Preface

The subject of automotive cybersecurity involves many concepts, engineering methods, and technologies, some of which are unique to the automotive domain while others are shared with adjacent fields. The unique aspects are derived from the fact that the vehicle belongs to the family of cyber-physical systems. In such systems, embedded computers integrate with sensors and networking components to control physical processes, which then provide feedback to the computing environment. While sharing concepts with the domain of information security, breaches of cyber-physical systems result in physical impacts that can cause the unsafe operation of the system with the potential for injury and loss of life. When you choose to work in the field of automotive cybersecurity, you are not only responsible for protecting the security of the driver’s data, and the intellectual property and reputation of members in the supply chain, but more importantly, you are responsible for protecting the lives of those driving the vehicle or coming within its vicinity.

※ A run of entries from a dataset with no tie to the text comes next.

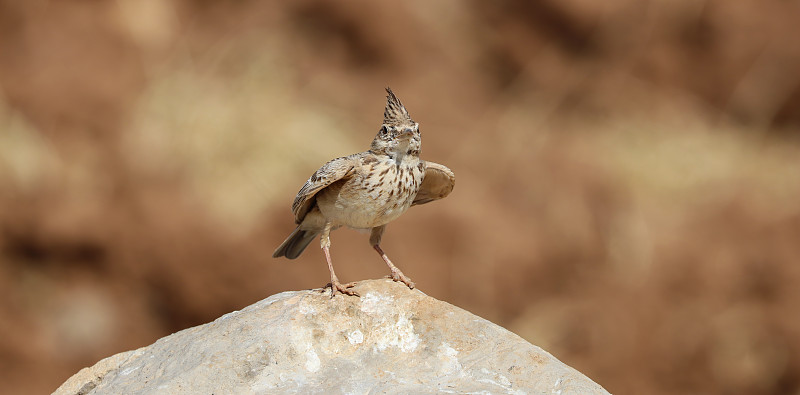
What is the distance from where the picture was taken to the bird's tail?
6.87 m

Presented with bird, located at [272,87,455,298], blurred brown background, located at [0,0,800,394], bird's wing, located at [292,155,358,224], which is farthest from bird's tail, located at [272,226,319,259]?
blurred brown background, located at [0,0,800,394]

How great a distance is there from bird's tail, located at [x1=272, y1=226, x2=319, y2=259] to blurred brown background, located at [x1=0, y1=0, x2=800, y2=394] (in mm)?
4392

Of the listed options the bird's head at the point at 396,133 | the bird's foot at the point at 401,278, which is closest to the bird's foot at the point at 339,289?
the bird's foot at the point at 401,278

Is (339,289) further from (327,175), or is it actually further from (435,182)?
(435,182)

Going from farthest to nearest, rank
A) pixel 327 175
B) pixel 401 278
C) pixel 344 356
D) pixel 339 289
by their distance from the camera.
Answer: pixel 401 278, pixel 327 175, pixel 339 289, pixel 344 356

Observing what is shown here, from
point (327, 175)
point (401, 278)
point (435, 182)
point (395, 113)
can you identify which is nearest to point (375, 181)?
point (327, 175)

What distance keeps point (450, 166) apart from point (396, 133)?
5.90m

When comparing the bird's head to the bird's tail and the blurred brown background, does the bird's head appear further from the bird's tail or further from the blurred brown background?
the blurred brown background

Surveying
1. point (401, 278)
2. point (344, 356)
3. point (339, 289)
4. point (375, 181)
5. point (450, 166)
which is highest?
point (450, 166)

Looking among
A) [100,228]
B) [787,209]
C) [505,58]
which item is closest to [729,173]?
[787,209]

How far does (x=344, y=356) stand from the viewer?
5.39 m

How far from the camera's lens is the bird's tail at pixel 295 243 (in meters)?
6.87

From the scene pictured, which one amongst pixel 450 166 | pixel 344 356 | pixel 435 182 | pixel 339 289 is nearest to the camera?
pixel 344 356

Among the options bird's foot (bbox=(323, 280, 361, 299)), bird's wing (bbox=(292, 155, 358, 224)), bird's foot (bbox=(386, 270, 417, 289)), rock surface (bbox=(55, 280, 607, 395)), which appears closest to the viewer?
rock surface (bbox=(55, 280, 607, 395))
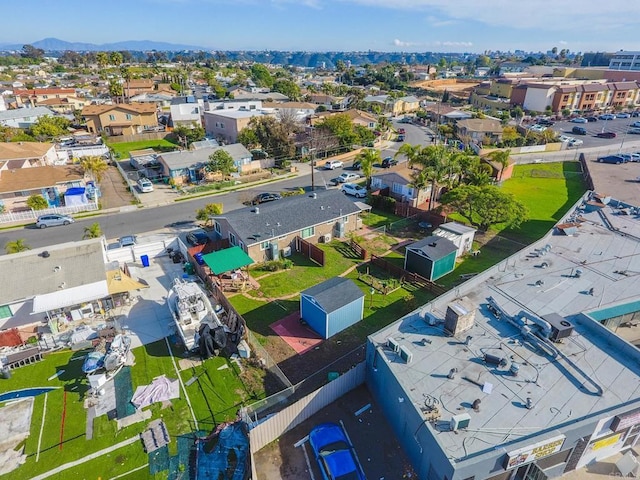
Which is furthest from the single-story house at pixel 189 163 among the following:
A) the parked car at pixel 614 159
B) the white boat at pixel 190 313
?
the parked car at pixel 614 159

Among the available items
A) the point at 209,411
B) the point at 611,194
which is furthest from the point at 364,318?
the point at 611,194

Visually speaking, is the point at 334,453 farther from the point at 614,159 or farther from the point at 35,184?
the point at 614,159

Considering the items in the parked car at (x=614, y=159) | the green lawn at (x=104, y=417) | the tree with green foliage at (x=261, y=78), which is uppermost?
the tree with green foliage at (x=261, y=78)

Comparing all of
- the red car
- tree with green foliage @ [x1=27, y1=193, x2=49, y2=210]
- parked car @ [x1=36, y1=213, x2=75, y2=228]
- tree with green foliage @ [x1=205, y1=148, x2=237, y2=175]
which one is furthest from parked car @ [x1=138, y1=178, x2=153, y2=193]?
the red car

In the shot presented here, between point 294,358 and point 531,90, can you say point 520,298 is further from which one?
point 531,90

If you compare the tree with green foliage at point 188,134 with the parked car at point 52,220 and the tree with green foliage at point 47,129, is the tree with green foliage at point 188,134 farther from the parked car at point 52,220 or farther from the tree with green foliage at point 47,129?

The complexity of producing vehicles that are secure by design goes beyond the technology challenges and spans several factors that are unique to the automotive industry. These include the complexity of the automotive supply chain, the legacy systems and practices that are hard to change, the limited allocated budgets for deploying security controls, the ever-shrinking program schedules, the limited computing resources, and the stringent power consumption requirements. All of these factors must be considered while meeting strict regulatory requirements and standards, which makes the job of automotive cybersecurity engineers both exciting and exhausting at the same time. To make matters worse, there is a severe shortage of automotive cybersecurity professionals, and all these while vehicles are becoming more connected, putting them at increased risk of cyber attacks. While software-defined vehicle transformation is underway, the trend of increased autonomy and connectivity will not be successful if vehicles are not developed on a secure foundation. Just like in adjacent domains, such as banking, cloud computing, and enterprise systems, when an opportunity for financial gain exists, hackers will find a way to penetrate even the most sophisticated defenses.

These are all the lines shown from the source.